Aus WELT : https://www.welt.de/politik/ausland/...f-einen-weihnachtsfrieden.html https://archive.ph/21Xxe
Ausschlaggebend dafür war laut Selenskyj das, was die amerikanischen Verhandler auf den Tisch gelegt hätten: Sicherheitsgarantien auf dem Niveau der Nato-Beistandsgarantie. Aus US-Regierungskreisen wurde dies noch am Abend bestätigt. „Das wird nicht für immer auf dem Tisch liegen“, hieß es zugleich. Den Aussagen zufolge wäre Trump sogar bereit, eine solche Garantie vom US-Senat ratifizieren zu lassen, was maximale rechtliche Verbindlichkeit bedeuten würde. Damit wäre eine zentrale Forderung der Ukraine und der Europäer erfüllt. ... Dafür wolle man eine „multinationale Truppe“ einer Koalition der Willigen für die Ukraine bereitstellen, die auch von den USA unterstützt wird, hieß es in einer gemeinsamen Erklärung am Abend. Diese soll die ukrainischen Streitkräfte unterstützen, den Luftraum sichern und im Schwarzen Meer aktiv sein. Es ist außerdem von „Operationen innerhalb der Ukraine“ die Rede.

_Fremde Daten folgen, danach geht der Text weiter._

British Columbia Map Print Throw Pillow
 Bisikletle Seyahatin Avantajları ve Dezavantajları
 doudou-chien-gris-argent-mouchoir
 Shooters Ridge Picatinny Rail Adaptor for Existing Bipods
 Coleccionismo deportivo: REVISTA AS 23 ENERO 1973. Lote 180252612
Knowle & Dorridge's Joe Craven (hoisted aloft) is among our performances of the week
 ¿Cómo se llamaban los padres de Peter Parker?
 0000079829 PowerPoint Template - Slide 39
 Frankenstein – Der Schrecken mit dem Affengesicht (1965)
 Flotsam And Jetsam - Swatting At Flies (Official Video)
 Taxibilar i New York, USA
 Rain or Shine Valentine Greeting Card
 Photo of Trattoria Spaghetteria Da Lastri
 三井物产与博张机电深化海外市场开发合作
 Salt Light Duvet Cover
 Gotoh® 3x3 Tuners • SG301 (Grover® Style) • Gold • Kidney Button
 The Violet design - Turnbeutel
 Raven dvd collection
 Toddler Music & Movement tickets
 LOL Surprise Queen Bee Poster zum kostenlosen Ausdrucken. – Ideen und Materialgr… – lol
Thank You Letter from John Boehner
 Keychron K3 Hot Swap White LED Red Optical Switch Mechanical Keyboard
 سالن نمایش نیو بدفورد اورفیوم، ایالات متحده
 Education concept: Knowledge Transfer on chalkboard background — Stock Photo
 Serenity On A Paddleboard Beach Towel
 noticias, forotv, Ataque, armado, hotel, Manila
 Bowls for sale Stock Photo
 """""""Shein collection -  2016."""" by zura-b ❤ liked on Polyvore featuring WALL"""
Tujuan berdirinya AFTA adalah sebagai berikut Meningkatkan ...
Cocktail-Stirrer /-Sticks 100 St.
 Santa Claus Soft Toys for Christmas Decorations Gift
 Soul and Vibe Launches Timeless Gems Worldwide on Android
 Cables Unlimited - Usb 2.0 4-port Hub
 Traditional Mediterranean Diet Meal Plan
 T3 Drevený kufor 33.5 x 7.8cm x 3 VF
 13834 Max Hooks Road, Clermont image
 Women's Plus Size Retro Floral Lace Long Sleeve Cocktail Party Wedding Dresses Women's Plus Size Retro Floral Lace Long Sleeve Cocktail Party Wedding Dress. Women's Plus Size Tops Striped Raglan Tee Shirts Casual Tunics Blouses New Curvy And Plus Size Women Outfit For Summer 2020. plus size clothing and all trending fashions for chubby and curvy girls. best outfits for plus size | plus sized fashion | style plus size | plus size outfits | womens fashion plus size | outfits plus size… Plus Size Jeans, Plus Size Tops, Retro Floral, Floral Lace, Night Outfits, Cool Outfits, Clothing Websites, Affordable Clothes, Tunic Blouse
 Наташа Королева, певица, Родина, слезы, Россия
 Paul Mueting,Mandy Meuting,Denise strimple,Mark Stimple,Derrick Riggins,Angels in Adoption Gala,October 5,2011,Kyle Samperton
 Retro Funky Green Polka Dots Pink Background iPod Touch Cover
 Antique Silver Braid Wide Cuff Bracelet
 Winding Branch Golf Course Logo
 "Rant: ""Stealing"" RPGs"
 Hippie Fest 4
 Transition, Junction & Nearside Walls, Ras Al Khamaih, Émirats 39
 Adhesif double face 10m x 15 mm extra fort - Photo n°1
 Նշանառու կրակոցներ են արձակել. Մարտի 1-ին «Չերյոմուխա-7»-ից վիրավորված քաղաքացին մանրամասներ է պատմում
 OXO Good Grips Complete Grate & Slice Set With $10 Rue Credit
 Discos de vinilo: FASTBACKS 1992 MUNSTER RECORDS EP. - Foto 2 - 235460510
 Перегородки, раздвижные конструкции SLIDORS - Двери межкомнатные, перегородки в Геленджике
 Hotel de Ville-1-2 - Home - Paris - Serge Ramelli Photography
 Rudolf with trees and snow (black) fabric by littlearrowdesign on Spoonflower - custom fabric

Das wäre eine unglaubliche Provokation für Putin. Denn die USA unterbreiten, wenn es denn zutrifft, der Ukraine etwas, was sie die letzten 4 Jahre nicht angeboten haben. Aber das Angebot hätte/hat einen gewaltigen Preis : Die Preisgabe des gesamten Donbass, der nun zugleich als zappelnder Köder für Putin fungiert. Wird er anbeißen?
Am einfachsten wäre es, wenn Selenskyi ablehnt. Dann ist Putin ganz fein heraus. Denn dann steht als derjenige da, der die Chance zum Frieden ausgeschlagen hat. Und Trump würde sich bestätigt sehen.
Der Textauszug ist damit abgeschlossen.